Before then the block, home to seven classrooms, the library, teacher resourcing area and administration area, would be strengthened. About 210 students had been taught in the building.

He would not allow staff or students to use Block A again until it was up to standard.


"None of your children will be going back into those classrooms until the board [of trustees] believe they are absolutely safe."

Mr Bishop said there was a bracing standard for buildings such as schools and Block A met 4.2 per cent of that standard.

At some unknown point in the past a series of steel rods that helped hold the building together had been removed.

"[The building's] still there and may well be there well into the future. Unfortunately in walking around in the ceiling space we discovered some things were missing, and from walking around in the classrooms we found more things were missing.

"The building's still there because the roof is heavy and it doesn't want to move."

The weight of the roof on the walls had counteracted any sideways forces such as wind, he said. The building's "U" shape had helped it stay up too, he said, as had additions built on two sides of the building which helped brace it.

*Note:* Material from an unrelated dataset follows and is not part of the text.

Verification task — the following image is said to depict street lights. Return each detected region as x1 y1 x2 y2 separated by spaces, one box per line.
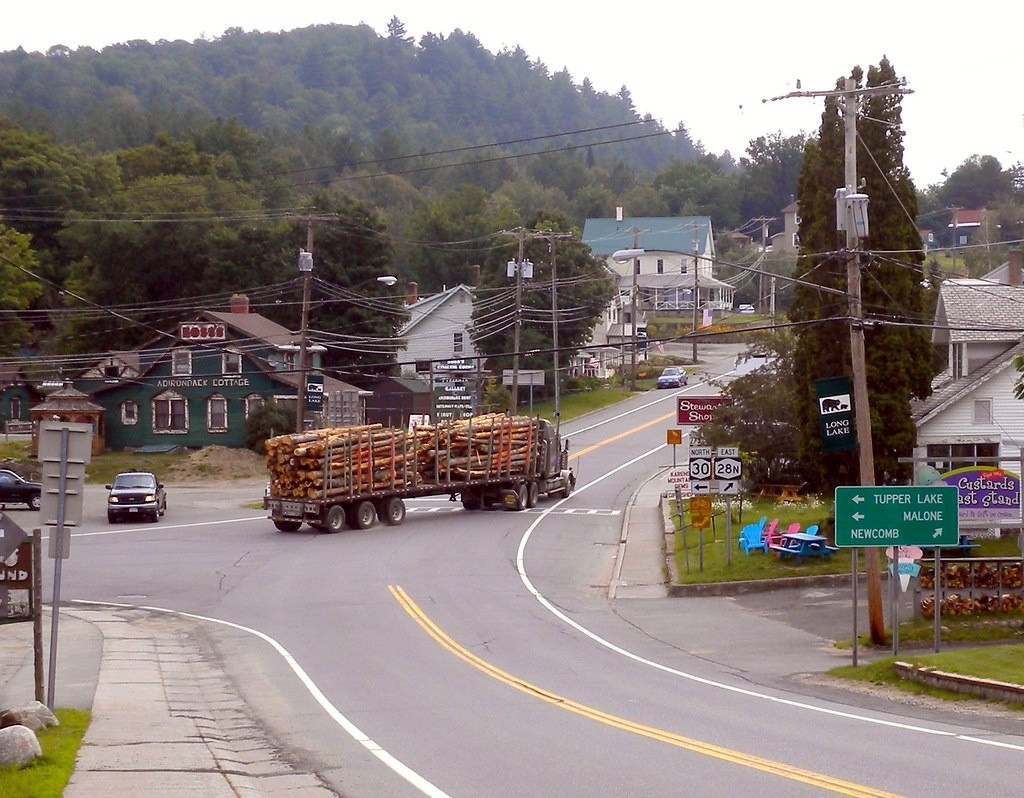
610 246 886 646
296 276 398 430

Mr Bishop said the issues with the building could only be found if someone who knew what they were looking for crawled around in the roof space.

"It looks good from the outside but when you crawl around in the roof space it doesn't add up."

Mr Snell said school staff, with help from the ministry, had made arrangements to have all children in classrooms from today. So far this week parents of affected pupils had been asked to keep them at home.

From today 87 Year 2 and 3 students would be taught in classrooms at Totara College that were not being used.

Three classes would be housed in the school hall where dividing walls, carpets, whiteboards, desks and chairs would be set up by Monday.

The seventh class could still use its classroom as, while it was attached to Block A, it was not part of the original building and engineers had deemed it safe.

Mr Snell said he was thankful to the staff at Totara for accommodating them as he was for the efforts of his own staff during the past week.

"There's been a lot of stress on teachers... They've performed hugely and it's amazing what they've achieved in a short term."

Strengthening work will be carried out in two phases.

Phase A will involve a series of beams being installed along the length of the roof space to spread the weight across internal as well as external walls.

In phase B a second series of beams will be installed with both rows attached to a number of 1-metre wide pillars which will run from the roof space down to new foundations in the ground.

Once the work was complete, Block A would be "comparable to 100 per cent of the building standard", Mr Bishop said.